What I expected to happen:
In step 4, it was determined that Marital Status is the best column to split on.

What actually happened:
When running the ID3 algorithm, it kept splitting on Age.

Hello @eykei, welcome to the community!

Please share your code so people can help you.

Hi,
My code is basically the same as the solution.
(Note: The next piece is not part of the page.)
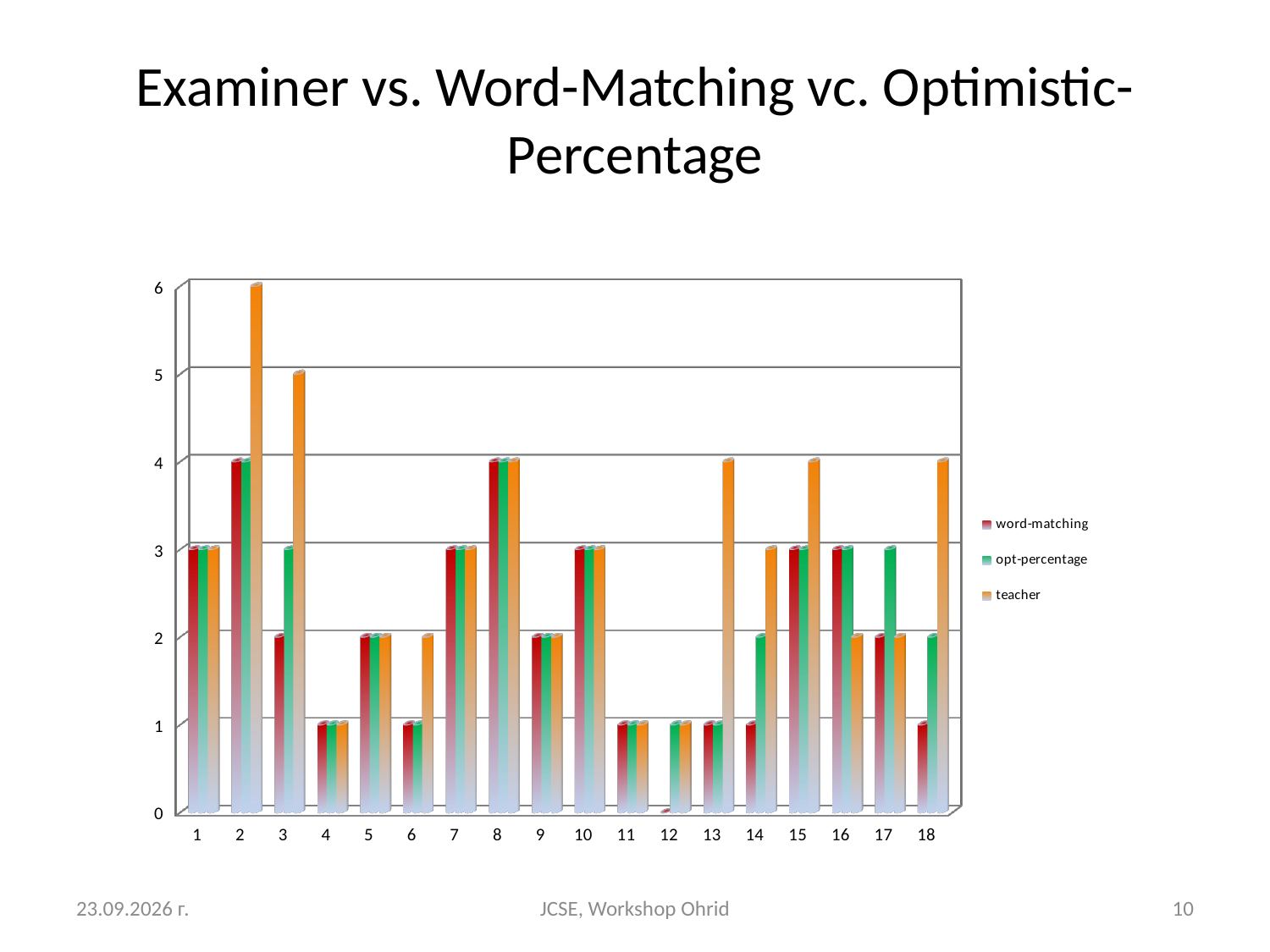
For which category is the teacher value highest? 2 How many categories are shown on the x axis? 18 How many series does the legend list? 3 For category 13, which is larger: the teacher value or the word-matching value? teacher What is the teacher value for category 3? 5 What is the word-matching value for category 8? 4 Which series is shown in orange in the legend? teacher What is the teacher value for category 2? 6 For which category is the word-matching value lowest? 12 What kind of chart is shown on the slide? bar chart Is the teacher value for category 2 greater or less than 5? greater What is the difference between the teacher value and the word-matching value for category 2? 2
The question is more about the concept.

def print_with_depth(string, depth):
    # Add space before a string
    prefix = "    " * depth
    # Print a string, and indent it appropriately
    print("{0}{1}".format(prefix, string))
    
    
def print_node(tree, depth):
    # Check for the presence of "label" in the tree
    if "label" in tree:
        # If found, then this is a leaf, so print it and return
        print_with_depth("Leaf: Label {0}".format(tree["label"]), depth)
        # This is critical -- without it, you'll get infinite recursion
        return
    # Print information about what the node is splitting on
    print_with_depth("{0} > {1}".format(tree["column"], tree["median"]), depth)
    
    # Create a list of tree branches
    branches = [tree["left"], tree["right"]]
    
    for branch in branches:
        depth += 1
        print_node(branch, depth)
    # Insert code here to recursively call print_node on each branch
    # Don't forget to increment depth when you pass it in

print_node(tree, 0)

In step 4, we run the find_best_column() function on the entire income dataframe.

In step 7, we run the id3() function on the smaller, pretend dataframe, called data that was created in step 5.